§ DOCUMENT EXCERPT
Defining the roles of microbial taxa in soil nitrogen turnover

This project is a collaboration between Drs. David Myrold and Peter Bottomley of Oregon State University and Dr. Jennifer Pett-Ridge of the Lawrence Livermore National Laboratory. It is supported by the National Science Foundation.

Linking microbial community structure to specific functions of the N cycle has been a long-standing quest of soil microbial ecologists. Recent developments combining the use of stable isotopes with molecular tools (i.e., stable isotope probing, SIP) have made this quest achievable in a qualitative sense. The proposed research will couple a new, high-sensitivity SIP method (Chip-SIP), which uses NanoSIMS isotopic imaging to quantitatively measure incorporation of 15N substrates into microbial rRNA hybridized to a phylogenetic microarray, with the well-established method of 15N isotope dilution to measure N cycling rates in soil. This approach will enable the identification of the different functional groups (and specific taxa within those functional groups) associated with organic N consumption and mineralization, inorganic NH4+ and NO3- consumption, and the interactions among microbial taxa that process N in soil. The functional groups we are interested in examining are heterotrophic bacteria and archaea, saprotrophic and mycorrhizal fungi, and AOA and AOB.


  1. Utilization of N from organic and inorganic sources varies both across and within microbial functional groups.
  2. Suppression of one or more functional groups will alter how taxa of the remaining groups process N over a range of N availability.


To test the first hypothesis, N utilization will be determined in four soils by adding tracer levels (low concentrations, high enrichments) of 15N-labeled substrates (15N,13C-glycine, 15NH4+, or 15NO3-), and then using isotope dilution to calculate gross process rates (mineralization, immobilization, nitrification) and Chip-SIP to identify active (N-assimilating) microorganisms. The second hypothesis will tested in a manipulative experiment, where one or more functional groups will be suppressed (e.g., severing roots, adding group-specific inhibitors), and processing of 15N-labeled substrates will be measured after a short incubation period.

§ TASK DIRECTIONS
From the project description on microbial taxa in soil nitrogen turnover, write out the passage that begins at the words "1. Utilization of" and stops after the words "of N availability.".

§ Entries drawn from a collection
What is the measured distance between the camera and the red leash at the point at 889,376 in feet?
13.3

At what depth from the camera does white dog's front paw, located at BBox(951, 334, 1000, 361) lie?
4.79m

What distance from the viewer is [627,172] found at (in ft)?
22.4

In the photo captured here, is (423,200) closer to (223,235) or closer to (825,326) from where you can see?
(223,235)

---

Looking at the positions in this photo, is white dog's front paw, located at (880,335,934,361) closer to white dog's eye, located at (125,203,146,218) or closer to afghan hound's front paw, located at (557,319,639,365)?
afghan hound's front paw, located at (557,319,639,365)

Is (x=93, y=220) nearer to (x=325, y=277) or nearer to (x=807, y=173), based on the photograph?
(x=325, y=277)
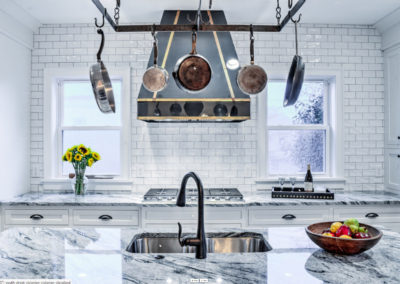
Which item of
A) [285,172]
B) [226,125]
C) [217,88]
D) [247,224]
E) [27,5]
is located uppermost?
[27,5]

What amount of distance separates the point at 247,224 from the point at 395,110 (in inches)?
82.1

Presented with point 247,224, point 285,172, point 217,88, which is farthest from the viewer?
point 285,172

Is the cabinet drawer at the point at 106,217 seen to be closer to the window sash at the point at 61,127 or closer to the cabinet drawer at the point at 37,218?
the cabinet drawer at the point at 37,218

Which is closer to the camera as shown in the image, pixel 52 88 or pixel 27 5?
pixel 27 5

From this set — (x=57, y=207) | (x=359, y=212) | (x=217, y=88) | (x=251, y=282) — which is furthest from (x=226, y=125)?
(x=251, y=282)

---

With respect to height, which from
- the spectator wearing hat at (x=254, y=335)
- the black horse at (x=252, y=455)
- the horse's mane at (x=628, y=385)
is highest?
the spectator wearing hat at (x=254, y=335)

§ EXPECTED ANSWER
1. Utilization of N from organic and inorganic sources varies both across and within microbial functional groups.
  2. Suppression of one or more functional groups will alter how taxa of the remaining groups process N over a range of N availability.